Cyber Sécurité · 2 min read · Feb 09, 2026

Des hackers chinois et russes ont tenté de s'introduire dans les secrets top secrets des futurs sous-marins de l'Australie

Des hackers chinois et russes ont tenté de voler des plans top secrets de sous-marins futuristes en construction pour la Marine australienne

L’espionnage cybernétique est le nouveau mantra des pays. Chaque pays le fait et la Chine et la Russie ne font pas exception. Des espions chinois et russes ont tenté à plusieurs reprises de s’introduire dans les détails top secrets des futurs sous-marins de l’Australie en construction dans l’usine de sous-marins à Kiel, en Allemagne.

Selon The Australian, des espions cybernétiques de Pékin et de Moscou auraient mené des cyberattaques répétées ces derniers mois. Les tentatives de piratage visaient les constructeurs de sous-marins en Allemagne, en France et au Japon qui soumissionnent pour le contrat de 20 milliards de dollars pour construire la nouvelle flotte. Les soumissionnaires détiennent des informations hautement sensibles sur les exigences techniques de la Marine royale australienne pour ses sous-marins de nouvelle génération.

Après que les attaques de piratage répétées aient été remarquées, les soumissionnaires ont changé pour des livraisons en main propre des informations les plus sensibles. Manfred Klein, responsable de campagne pour l’Australie de TKMS en Allemagne, a déclaré dans le chantier naval de sous-marins de l’entreprise dans le port allemand de Kiel : « Nous avons environ 30 à 40 tentatives de (piratage) par nuit, c’est ce que disent nos informaticiens. »

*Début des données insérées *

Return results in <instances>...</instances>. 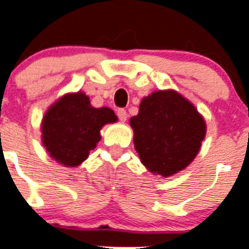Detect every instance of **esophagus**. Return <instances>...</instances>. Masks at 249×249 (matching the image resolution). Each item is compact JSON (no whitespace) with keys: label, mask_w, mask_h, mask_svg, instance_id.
Returning <instances> with one entry per match:
<instances>
[{"label":"esophagus","mask_w":249,"mask_h":249,"mask_svg":"<svg viewBox=\"0 0 249 249\" xmlns=\"http://www.w3.org/2000/svg\"><path fill=\"white\" fill-rule=\"evenodd\" d=\"M118 116L119 119H120V121H125L126 120V118H128V114H126V111H125L124 108H119Z\"/></svg>","instance_id":"esophagus-1"}]
</instances>
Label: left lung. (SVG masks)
<instances>
[{"label": "left lung", "instance_id": "obj_1", "mask_svg": "<svg viewBox=\"0 0 249 249\" xmlns=\"http://www.w3.org/2000/svg\"><path fill=\"white\" fill-rule=\"evenodd\" d=\"M134 148L149 173L169 178L196 159L206 137V121L195 105L174 89L144 97L129 120Z\"/></svg>", "mask_w": 249, "mask_h": 249}]
</instances>
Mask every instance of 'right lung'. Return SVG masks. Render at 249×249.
<instances>
[{
  "label": "right lung",
  "instance_id": "obj_1",
  "mask_svg": "<svg viewBox=\"0 0 249 249\" xmlns=\"http://www.w3.org/2000/svg\"><path fill=\"white\" fill-rule=\"evenodd\" d=\"M116 121L114 111L108 107H93L89 97L82 90L66 93L43 115L42 144L56 162L76 167L96 148L101 141V129Z\"/></svg>",
  "mask_w": 249,
  "mask_h": 249
}]
</instances>
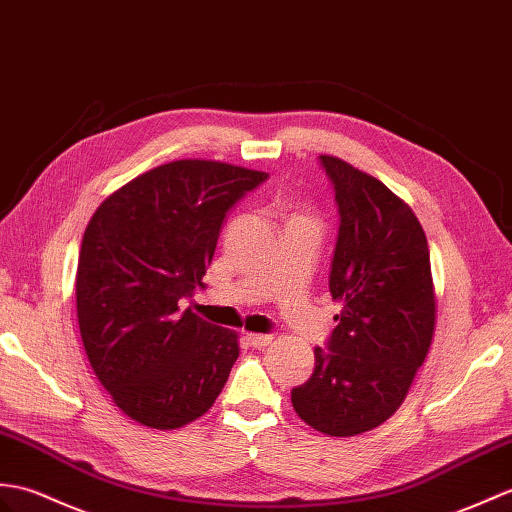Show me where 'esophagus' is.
Masks as SVG:
<instances>
[{
    "mask_svg": "<svg viewBox=\"0 0 512 512\" xmlns=\"http://www.w3.org/2000/svg\"><path fill=\"white\" fill-rule=\"evenodd\" d=\"M246 340L251 347L255 349H264L268 347V344L272 342V336H266V334H246Z\"/></svg>",
    "mask_w": 512,
    "mask_h": 512,
    "instance_id": "obj_1",
    "label": "esophagus"
}]
</instances>
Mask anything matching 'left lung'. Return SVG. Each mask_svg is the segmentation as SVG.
I'll return each mask as SVG.
<instances>
[{
    "label": "left lung",
    "mask_w": 512,
    "mask_h": 512,
    "mask_svg": "<svg viewBox=\"0 0 512 512\" xmlns=\"http://www.w3.org/2000/svg\"><path fill=\"white\" fill-rule=\"evenodd\" d=\"M340 229L329 292L342 305L327 349L292 388L296 414L329 436H355L388 421L430 351L436 294L430 248L414 211L375 176L329 154Z\"/></svg>",
    "instance_id": "obj_1"
}]
</instances>
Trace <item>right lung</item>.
Segmentation results:
<instances>
[{
	"mask_svg": "<svg viewBox=\"0 0 512 512\" xmlns=\"http://www.w3.org/2000/svg\"><path fill=\"white\" fill-rule=\"evenodd\" d=\"M266 178L181 159L133 178L91 216L76 272L80 336L95 377L133 421L176 430L227 384L237 334L178 303L205 288L224 216Z\"/></svg>",
	"mask_w": 512,
	"mask_h": 512,
	"instance_id": "1",
	"label": "right lung"
}]
</instances>
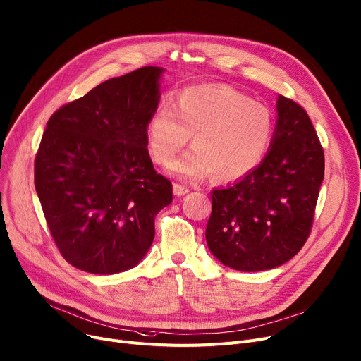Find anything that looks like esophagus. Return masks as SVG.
I'll return each mask as SVG.
<instances>
[{"label":"esophagus","mask_w":361,"mask_h":361,"mask_svg":"<svg viewBox=\"0 0 361 361\" xmlns=\"http://www.w3.org/2000/svg\"><path fill=\"white\" fill-rule=\"evenodd\" d=\"M173 191H174V195L177 197H181V196H185L190 190H188V187H185L183 184H174L173 185Z\"/></svg>","instance_id":"1"}]
</instances>
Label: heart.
I'll use <instances>...</instances> for the list:
<instances>
[{
  "instance_id": "1",
  "label": "heart",
  "mask_w": 361,
  "mask_h": 361,
  "mask_svg": "<svg viewBox=\"0 0 361 361\" xmlns=\"http://www.w3.org/2000/svg\"><path fill=\"white\" fill-rule=\"evenodd\" d=\"M274 118L271 111L225 85H195L178 92L174 104H161L147 122V147L159 165L170 164L185 147H191L171 166L181 178L216 181L241 180L262 162L271 145Z\"/></svg>"
}]
</instances>
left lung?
Returning a JSON list of instances; mask_svg holds the SVG:
<instances>
[{"mask_svg":"<svg viewBox=\"0 0 361 361\" xmlns=\"http://www.w3.org/2000/svg\"><path fill=\"white\" fill-rule=\"evenodd\" d=\"M271 145L252 173L212 193L210 252L238 271L293 258L310 233L324 180V151L307 113L279 95Z\"/></svg>","mask_w":361,"mask_h":361,"instance_id":"left-lung-1","label":"left lung"}]
</instances>
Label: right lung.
<instances>
[{"label": "right lung", "instance_id": "right-lung-1", "mask_svg": "<svg viewBox=\"0 0 361 361\" xmlns=\"http://www.w3.org/2000/svg\"><path fill=\"white\" fill-rule=\"evenodd\" d=\"M164 68L107 80L56 110L35 161V187L54 241L72 266L122 273L142 261L155 216L173 202L147 148Z\"/></svg>", "mask_w": 361, "mask_h": 361}]
</instances>
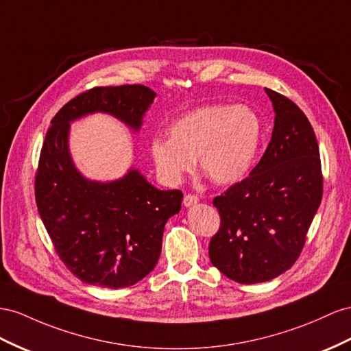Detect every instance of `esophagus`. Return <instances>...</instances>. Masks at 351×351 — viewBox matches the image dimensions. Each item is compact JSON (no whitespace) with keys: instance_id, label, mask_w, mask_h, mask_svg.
<instances>
[{"instance_id":"1","label":"esophagus","mask_w":351,"mask_h":351,"mask_svg":"<svg viewBox=\"0 0 351 351\" xmlns=\"http://www.w3.org/2000/svg\"><path fill=\"white\" fill-rule=\"evenodd\" d=\"M197 201H199V197L196 196V195H186L184 196V199H183V204H184V206H192V205H195V204H197Z\"/></svg>"}]
</instances>
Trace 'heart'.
Instances as JSON below:
<instances>
[{
    "mask_svg": "<svg viewBox=\"0 0 351 351\" xmlns=\"http://www.w3.org/2000/svg\"><path fill=\"white\" fill-rule=\"evenodd\" d=\"M263 141L258 113L245 105H205L169 127V138L150 140V156L167 184H178L195 169L217 184L241 182L252 169Z\"/></svg>",
    "mask_w": 351,
    "mask_h": 351,
    "instance_id": "b5f03b06",
    "label": "heart"
}]
</instances>
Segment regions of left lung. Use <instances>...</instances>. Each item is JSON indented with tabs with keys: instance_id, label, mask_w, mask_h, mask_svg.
Returning a JSON list of instances; mask_svg holds the SVG:
<instances>
[{
	"instance_id": "obj_1",
	"label": "left lung",
	"mask_w": 351,
	"mask_h": 351,
	"mask_svg": "<svg viewBox=\"0 0 351 351\" xmlns=\"http://www.w3.org/2000/svg\"><path fill=\"white\" fill-rule=\"evenodd\" d=\"M266 93L276 113L266 152L248 177L213 201L221 224L210 260L246 285L292 267L324 192L317 140L304 112L282 94Z\"/></svg>"
}]
</instances>
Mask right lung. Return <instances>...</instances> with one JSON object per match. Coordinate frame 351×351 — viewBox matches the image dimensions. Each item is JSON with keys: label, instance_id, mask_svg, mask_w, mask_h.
<instances>
[{"label": "right lung", "instance_id": "add662e5", "mask_svg": "<svg viewBox=\"0 0 351 351\" xmlns=\"http://www.w3.org/2000/svg\"><path fill=\"white\" fill-rule=\"evenodd\" d=\"M155 97L138 84L91 88L66 103L47 131L35 177L38 213L64 266L88 285L125 288L152 271L183 193L159 191L134 168L113 182L85 178L69 152L71 122L103 112L138 131Z\"/></svg>", "mask_w": 351, "mask_h": 351}]
</instances>
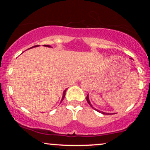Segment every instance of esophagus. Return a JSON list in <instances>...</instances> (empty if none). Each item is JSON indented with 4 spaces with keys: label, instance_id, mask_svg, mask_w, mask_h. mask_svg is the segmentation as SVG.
Instances as JSON below:
<instances>
[{
    "label": "esophagus",
    "instance_id": "obj_1",
    "mask_svg": "<svg viewBox=\"0 0 150 150\" xmlns=\"http://www.w3.org/2000/svg\"><path fill=\"white\" fill-rule=\"evenodd\" d=\"M87 77H88V76H87V75H84V76H82V79H85V78H87Z\"/></svg>",
    "mask_w": 150,
    "mask_h": 150
}]
</instances>
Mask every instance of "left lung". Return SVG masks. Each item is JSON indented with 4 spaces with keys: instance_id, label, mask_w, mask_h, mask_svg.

M. Klein a déclaré que les cyberattaques étaient toutes dirigées vers l’usine de sous-marins à Kiel et sont survenues à un moment où le chantier naval avait une équipe de 120 personnes finalisant son design pour le futur sous-marin australien.

« Le gouvernement australien en a parlé avec nous, et ils pensent que c’est significatif », a déclaré Jim Duncan, membre du conseil d’administration de TKMS Australia, qui aide à préparer l’offre allemande.

Le président de TKMS Australia, John White, a déclaré que l’espionnage industriel tenté était à prévoir sur un projet de défense aussi sensible et important. « Ils essaient de s’introduire dans les communications de tout le monde », a déclaré Dr White. « L’espionnage et les violations de la sécurité… vous supposez simplement que cela se produit. Tout le monde est dans ce jeu. C’est un domaine dans lequel les gens jouent. Nous ne soupçonnons personne, nous soupçonnons tout le monde. »

TKMS a refusé de dire quels pays étaient derrière les tentatives de piratage, mais les trois soumissionnaires étrangers croient en privé que la Chine est à l’origine de la poussée pour obtenir des informations sur le projet de sous-marins. D’autres rivaux stratégiques, y compris la Russie, sont également soupçonnés de tentatives de piratage récentes et il est également possible que les trois soumissionnaires pour le contrat lucratif cherchent à espionner les uns les autres.